## Stored data entries
##########

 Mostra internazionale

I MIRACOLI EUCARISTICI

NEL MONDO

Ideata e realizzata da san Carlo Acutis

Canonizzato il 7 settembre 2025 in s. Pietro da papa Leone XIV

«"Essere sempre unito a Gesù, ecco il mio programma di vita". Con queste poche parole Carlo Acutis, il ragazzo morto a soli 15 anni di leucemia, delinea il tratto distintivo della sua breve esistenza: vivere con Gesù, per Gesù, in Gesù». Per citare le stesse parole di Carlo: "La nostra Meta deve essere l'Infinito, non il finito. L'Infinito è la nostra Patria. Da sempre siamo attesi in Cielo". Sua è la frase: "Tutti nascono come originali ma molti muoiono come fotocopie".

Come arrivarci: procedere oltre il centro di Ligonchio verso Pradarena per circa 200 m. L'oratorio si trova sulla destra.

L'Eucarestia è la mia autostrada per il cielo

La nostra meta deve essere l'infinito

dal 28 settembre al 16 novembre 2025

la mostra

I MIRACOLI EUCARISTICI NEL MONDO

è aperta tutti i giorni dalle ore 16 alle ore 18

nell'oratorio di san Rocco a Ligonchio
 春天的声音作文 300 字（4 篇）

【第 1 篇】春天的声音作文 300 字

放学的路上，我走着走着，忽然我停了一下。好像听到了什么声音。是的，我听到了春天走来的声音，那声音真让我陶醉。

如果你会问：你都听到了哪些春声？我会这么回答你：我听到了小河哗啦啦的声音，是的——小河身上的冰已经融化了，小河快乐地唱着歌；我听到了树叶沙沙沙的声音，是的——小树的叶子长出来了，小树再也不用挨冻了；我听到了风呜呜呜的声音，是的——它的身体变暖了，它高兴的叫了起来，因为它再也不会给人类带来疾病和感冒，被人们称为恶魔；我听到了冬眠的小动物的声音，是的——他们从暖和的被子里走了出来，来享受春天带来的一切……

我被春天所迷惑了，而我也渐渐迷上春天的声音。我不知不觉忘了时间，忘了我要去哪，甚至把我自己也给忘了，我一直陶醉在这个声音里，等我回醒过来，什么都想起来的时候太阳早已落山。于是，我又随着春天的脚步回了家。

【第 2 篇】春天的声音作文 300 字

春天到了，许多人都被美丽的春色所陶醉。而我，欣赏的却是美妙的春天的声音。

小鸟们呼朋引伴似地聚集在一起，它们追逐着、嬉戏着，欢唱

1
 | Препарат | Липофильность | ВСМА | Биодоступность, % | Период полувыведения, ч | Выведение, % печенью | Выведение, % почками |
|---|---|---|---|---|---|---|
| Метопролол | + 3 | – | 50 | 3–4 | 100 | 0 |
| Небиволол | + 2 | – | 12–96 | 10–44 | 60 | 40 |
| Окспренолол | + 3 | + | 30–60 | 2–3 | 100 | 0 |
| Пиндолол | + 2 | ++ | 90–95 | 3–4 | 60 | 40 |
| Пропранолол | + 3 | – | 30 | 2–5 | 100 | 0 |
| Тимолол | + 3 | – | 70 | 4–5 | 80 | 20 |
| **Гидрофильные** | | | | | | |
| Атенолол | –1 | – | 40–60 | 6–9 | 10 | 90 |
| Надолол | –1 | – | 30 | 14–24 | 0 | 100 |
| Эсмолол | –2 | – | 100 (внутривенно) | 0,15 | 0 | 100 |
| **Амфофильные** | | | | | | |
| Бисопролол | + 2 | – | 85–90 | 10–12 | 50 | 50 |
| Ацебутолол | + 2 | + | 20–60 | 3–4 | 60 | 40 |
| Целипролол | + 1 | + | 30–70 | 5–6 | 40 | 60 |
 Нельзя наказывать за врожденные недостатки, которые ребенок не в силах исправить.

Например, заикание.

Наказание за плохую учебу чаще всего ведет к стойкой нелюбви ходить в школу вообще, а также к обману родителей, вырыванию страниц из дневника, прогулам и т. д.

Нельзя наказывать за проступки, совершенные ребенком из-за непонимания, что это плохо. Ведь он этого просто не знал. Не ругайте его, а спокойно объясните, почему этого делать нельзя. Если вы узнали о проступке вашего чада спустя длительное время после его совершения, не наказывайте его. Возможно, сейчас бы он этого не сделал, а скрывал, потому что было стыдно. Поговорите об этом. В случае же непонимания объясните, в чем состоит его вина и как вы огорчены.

##########

Would you retype exactly the lines above, from the line with "放学的路上，我走着走着，忽然" to the line with "我被春天所迷惑了，而我也渐渐", with both end lines kept and nothing more?

## COMPLETED TASK
放学的路上，我走着走着，忽然我停了一下。好像听到了什么声音。是的，我听到了春天走来的声音，那声音真让我陶醉。

如果你会问：你都听到了哪些春声？我会这么回答你：我听到了小河哗啦啦的声音，是的——小河身上的冰已经融化了，小河快乐地唱着歌；我听到了树叶沙沙沙的声音，是的——小树的叶子长出来了，小树再也不用挨冻了；我听到了风呜呜呜的声音，是的——它的身体变暖了，它高兴的叫了起来，因为它再也不会给人类带来疾病和感冒，被人们称为恶魔；我听到了冬眠的小动物的声音，是的——他们从暖和的被子里走了出来，来享受春天带来的一切……

我被春天所迷惑了，而我也渐渐迷上春天的声音。我不知不觉忘了时间，忘了我要去哪，甚至把我自己也给忘了，我一直陶醉在这个声音里，等我回醒过来，什么都想起来的时候太阳早已落山。于是，我又随着春天的脚步回了家。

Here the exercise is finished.